5 Small Mass Measurement Based on the Planck Constant

Under the previous definition of the kilogram, the metrological traceability of mass measurements was secured by using standard weights whose masses were measured on the basis of the international prototype of the kilogram. However, obtaining a standard weight with a mass less than 1 kg usually requires submultiples of a primary 1 kg standard. Each time a mass is subdivided, the relative uncertainty of the mass of the weights calibrated by the subdivision process accrues progressively.

On the other hand, the new definition enables us to realize the kilogram using any measurement technique that relates the Planck constant to the kilogram [3]. Mass in any range can therefore be directly measured on the basis on the definition of the kilogram without using the standard weights. An example of such measurement techniques is the use of an electrostatic force balance for mass measurements in mg range [28]. In this technique, electrostatic force is generated and is balanced with the gravity force acting on a sample, where the electrostatic force is measured on the basis of the Planck constant and the elementary charge.
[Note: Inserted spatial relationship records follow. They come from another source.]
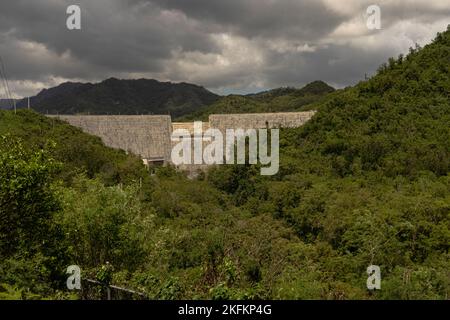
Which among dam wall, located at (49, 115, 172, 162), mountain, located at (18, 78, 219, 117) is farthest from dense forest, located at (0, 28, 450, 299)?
mountain, located at (18, 78, 219, 117)

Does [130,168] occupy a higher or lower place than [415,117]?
lower

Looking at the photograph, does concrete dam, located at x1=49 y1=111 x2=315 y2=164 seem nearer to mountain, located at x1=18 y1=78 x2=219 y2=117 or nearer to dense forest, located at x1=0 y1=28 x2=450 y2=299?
dense forest, located at x1=0 y1=28 x2=450 y2=299

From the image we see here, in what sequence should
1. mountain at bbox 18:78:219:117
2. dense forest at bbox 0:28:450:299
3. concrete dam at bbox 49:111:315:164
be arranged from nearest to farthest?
1. dense forest at bbox 0:28:450:299
2. concrete dam at bbox 49:111:315:164
3. mountain at bbox 18:78:219:117

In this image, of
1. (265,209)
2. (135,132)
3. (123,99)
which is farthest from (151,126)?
(123,99)

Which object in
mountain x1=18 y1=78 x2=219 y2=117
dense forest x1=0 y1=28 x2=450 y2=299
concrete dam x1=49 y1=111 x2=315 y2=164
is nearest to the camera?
dense forest x1=0 y1=28 x2=450 y2=299

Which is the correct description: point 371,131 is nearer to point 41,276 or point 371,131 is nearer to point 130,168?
point 130,168
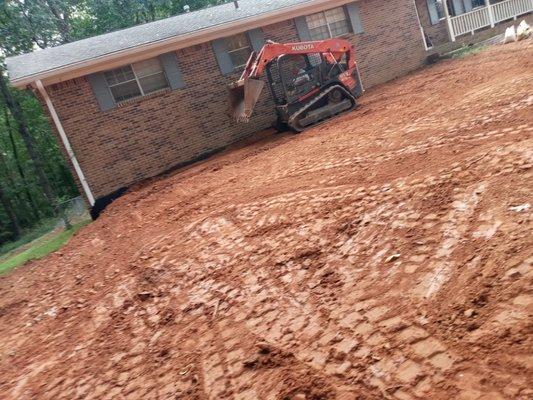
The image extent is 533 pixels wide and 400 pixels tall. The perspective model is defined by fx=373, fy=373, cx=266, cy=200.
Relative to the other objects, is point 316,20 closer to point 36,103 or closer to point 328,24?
point 328,24

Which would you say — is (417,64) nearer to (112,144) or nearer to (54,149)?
(112,144)

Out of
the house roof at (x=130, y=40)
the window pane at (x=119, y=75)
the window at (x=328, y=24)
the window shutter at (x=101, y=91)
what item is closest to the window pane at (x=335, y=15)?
the window at (x=328, y=24)

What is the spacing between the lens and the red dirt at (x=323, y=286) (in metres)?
2.46

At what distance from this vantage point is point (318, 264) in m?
3.90

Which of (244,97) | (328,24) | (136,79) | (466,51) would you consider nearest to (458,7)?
(466,51)

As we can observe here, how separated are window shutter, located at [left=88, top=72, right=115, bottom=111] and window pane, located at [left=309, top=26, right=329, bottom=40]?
7545 mm

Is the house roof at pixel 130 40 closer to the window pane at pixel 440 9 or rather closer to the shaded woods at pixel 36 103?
the shaded woods at pixel 36 103

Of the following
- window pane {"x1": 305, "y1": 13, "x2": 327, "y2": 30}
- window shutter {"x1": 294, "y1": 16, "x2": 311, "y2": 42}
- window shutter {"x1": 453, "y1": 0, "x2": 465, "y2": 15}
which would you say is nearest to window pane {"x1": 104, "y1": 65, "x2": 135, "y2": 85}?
window shutter {"x1": 294, "y1": 16, "x2": 311, "y2": 42}

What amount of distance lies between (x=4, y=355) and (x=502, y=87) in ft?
31.5

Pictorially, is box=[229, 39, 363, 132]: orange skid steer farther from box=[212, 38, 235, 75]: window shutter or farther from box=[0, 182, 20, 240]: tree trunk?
box=[0, 182, 20, 240]: tree trunk

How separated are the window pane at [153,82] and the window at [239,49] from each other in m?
2.41

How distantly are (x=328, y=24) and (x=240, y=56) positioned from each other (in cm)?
399

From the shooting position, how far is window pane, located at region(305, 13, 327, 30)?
45.3ft

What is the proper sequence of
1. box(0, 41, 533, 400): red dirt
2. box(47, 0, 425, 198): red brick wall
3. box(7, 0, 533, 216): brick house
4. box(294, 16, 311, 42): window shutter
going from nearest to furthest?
box(0, 41, 533, 400): red dirt < box(7, 0, 533, 216): brick house < box(47, 0, 425, 198): red brick wall < box(294, 16, 311, 42): window shutter
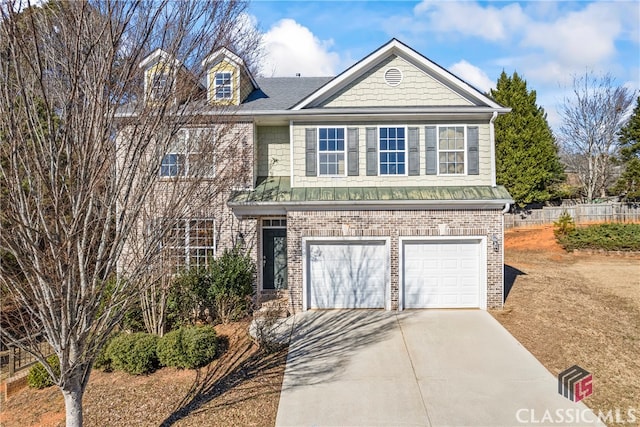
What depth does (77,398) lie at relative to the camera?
479 centimetres

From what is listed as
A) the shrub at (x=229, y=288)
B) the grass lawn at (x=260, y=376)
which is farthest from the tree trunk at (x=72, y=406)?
the shrub at (x=229, y=288)

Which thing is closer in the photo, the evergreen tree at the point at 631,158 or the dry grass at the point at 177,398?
the dry grass at the point at 177,398

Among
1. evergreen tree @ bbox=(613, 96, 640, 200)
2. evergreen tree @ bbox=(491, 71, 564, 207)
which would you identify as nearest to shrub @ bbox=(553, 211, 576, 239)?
evergreen tree @ bbox=(491, 71, 564, 207)

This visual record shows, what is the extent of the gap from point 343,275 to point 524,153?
23.7m

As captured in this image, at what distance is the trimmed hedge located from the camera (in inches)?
774

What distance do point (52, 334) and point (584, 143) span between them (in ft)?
132

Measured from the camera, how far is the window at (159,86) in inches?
189

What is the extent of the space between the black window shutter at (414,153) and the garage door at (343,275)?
A: 8.51ft

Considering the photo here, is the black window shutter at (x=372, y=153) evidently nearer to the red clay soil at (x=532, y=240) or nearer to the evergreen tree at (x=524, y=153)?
the red clay soil at (x=532, y=240)

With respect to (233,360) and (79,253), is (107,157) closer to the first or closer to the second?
(79,253)

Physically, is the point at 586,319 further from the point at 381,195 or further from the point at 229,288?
the point at 229,288

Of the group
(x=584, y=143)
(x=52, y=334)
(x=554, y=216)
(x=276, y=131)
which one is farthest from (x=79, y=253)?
(x=584, y=143)

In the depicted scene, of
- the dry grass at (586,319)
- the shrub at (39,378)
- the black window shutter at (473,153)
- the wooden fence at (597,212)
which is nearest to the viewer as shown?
the dry grass at (586,319)

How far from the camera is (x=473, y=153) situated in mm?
11172
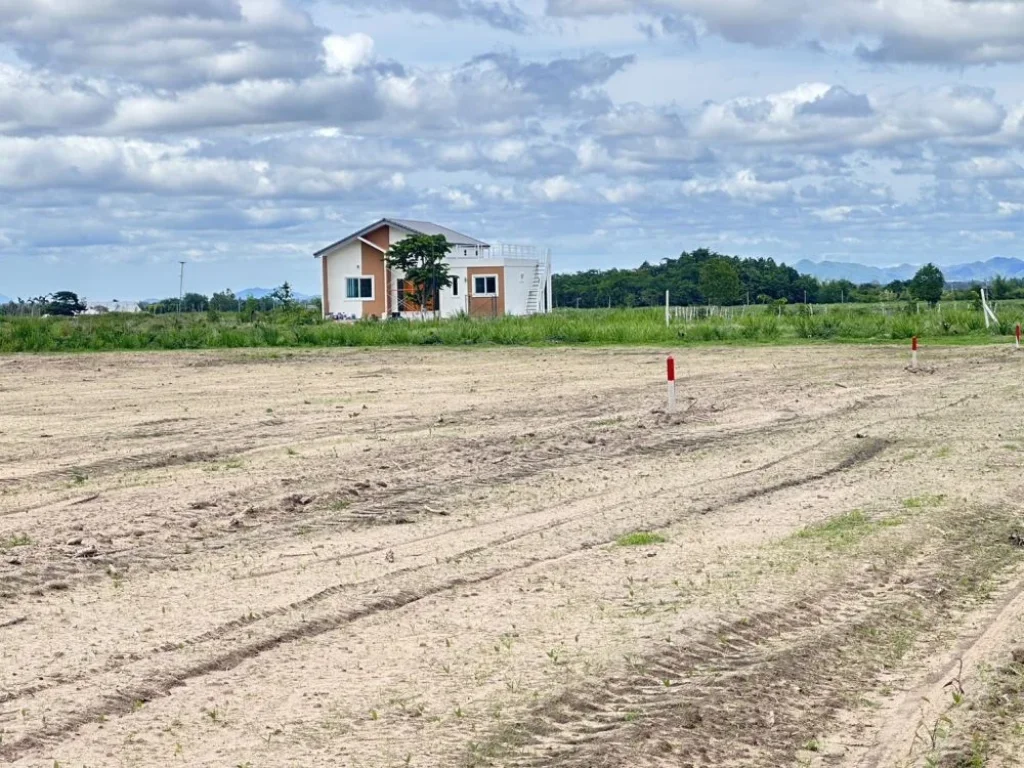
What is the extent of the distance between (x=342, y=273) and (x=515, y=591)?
67223mm

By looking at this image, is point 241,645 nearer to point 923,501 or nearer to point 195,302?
point 923,501

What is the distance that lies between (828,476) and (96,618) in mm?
8369

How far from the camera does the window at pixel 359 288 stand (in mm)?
74688

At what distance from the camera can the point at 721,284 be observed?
276 ft

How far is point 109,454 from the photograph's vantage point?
16953mm

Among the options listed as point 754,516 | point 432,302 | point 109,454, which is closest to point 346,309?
point 432,302

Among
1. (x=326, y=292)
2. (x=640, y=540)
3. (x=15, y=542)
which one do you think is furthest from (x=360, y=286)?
(x=640, y=540)

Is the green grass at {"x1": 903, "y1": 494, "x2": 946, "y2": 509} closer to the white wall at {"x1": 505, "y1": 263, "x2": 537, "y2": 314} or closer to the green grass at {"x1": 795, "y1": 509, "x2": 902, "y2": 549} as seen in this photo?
the green grass at {"x1": 795, "y1": 509, "x2": 902, "y2": 549}

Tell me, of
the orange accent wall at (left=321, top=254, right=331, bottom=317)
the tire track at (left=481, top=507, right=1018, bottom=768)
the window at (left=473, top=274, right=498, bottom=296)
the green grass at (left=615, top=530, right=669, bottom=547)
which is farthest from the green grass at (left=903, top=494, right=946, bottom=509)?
the orange accent wall at (left=321, top=254, right=331, bottom=317)

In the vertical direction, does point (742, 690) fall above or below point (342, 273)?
below

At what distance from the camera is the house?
2899 inches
The electrostatic force balance can therefore realize the kilogram in the new SI [1] without using the standard weights. Recently, Shaw et al., have extended the measurement range by this technique to μg range [29]. At NMIJ, Yamamoto et al. have developed an electrostatic force balance for mass measurements in sub-mg range [30]. This balance will be also used for the realization of the kilogram at NMIJ in the future.

6 Conclusion

Under the new definition of the kilogram based on the Planck constant, it is in principle possible for each national metrology institute to realize the kilogram independently. After the confirmation of the international consistency of the individual realizations by national metrology institutes, NMIJ will realize the new kilogram by the XRCD method, where two 28Si-enriched spheres manufactured by the International Avogadro Coordination project are used. The masses of the two spheres are almost 1 kg, and the relative standard uncertainty of the realization is estimated to be 2.4 × 10−8, corresponding to 24 μg for 1 kg. On the basis of the spheres, the masses of weights consisting of the NMIJ ensemble of reference mass standards are measured. The ensemble will be used for dissemination of mass standards to scientific and industrial fields in Japan.